Enquanto tentava responder, mentalmente, à provocação do conferencista, lembrei-me das palavras de Soo-hyang Choi, Diretora da Divisão de Ensino, Aprendizagem e Conteúdo da Unesco : “cidadão global é o que sente pertencer a uma humanidade comum e compreende que precisa cuidar do outro- tanto do conhecido, quanto do desconhecido”. É possível ensinar as virtudes de um cidadão global? Como se aprende a sentir que, além de pertencer ao território da sua comunidade , da sua cidade e do seu país, você é, também, cidadão de uma Fátria planetária (2) ? O que nos torna capazes de nos indignar , nos mobilizar e agir, não só quando  direitos são violados aqui no Brasil , mas também quando isto ocorre em outros países?

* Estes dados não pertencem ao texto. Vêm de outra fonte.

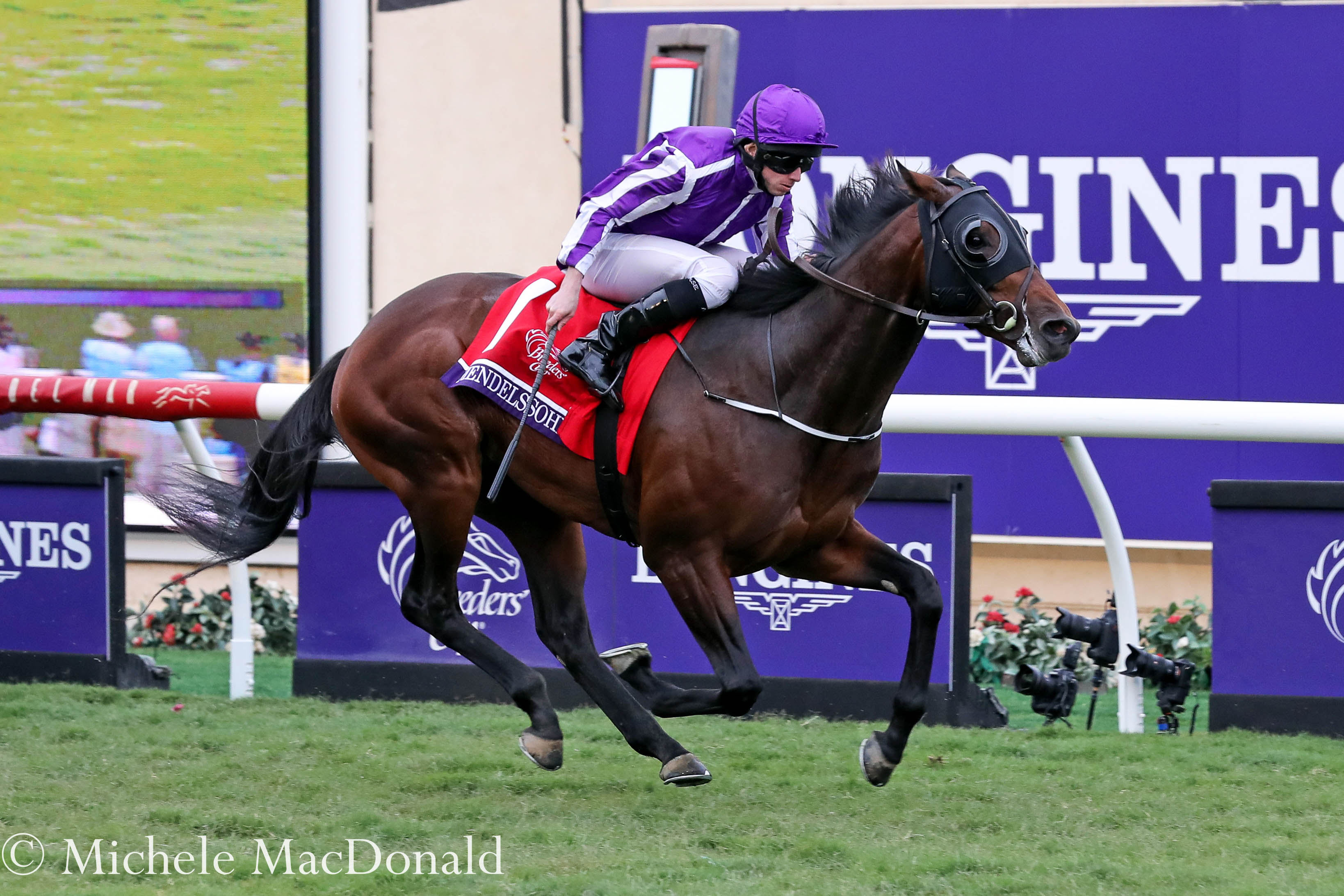 Mendelssohn wins the Breeders' Cup Juvenile Turf at Del Mar last November. Photo: Michele MacDonald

No meu caso, a aprendizagem da cidadania local e global foi indissociável de experiências da infância e adolescência, vividas como filha de médico e educadora , em meados do século passado , na cidade de Paulicéia, interior do Estado de São Paulo e que incluíram conviver com crianças que trabalhavam na roça ; ser catequista , ajudando missionários canadenses ; ouvir contos de fadas de todos os países do mundo, lidos por minha mãe; estudar em uma escola pública onde fazíamos teatro e as professoras nos ensinavam músicas inspiradas na Pastoral de Beethoven e no canto do uirapuru; brincar de roda na praça; acompanhar enterros dos “anjinhos” vítimas do temido “mal dos sete dias”, o tétano ; aprender dança japonesa com um idoso imigrante , que mantinha viva a cultura de sua terra . Fui pouco a pouco me tornando o que sou, por meio de uma educação de qualidade , que aconteceu não apenas na escola, mas na família e na comunidade- no território de uma cidadezinha de ruas de terra e algumas centenas de pessoas interagindo, transformando-se e transformando. Um território que, bem antes da televisão e da Internet, já estava conectado ao resto do Brasil e ao mundo, por meio das notícias que chegavam pelo rádio, dos livros da biblioteca da escola, das festas dos colonos italianos e japoneses .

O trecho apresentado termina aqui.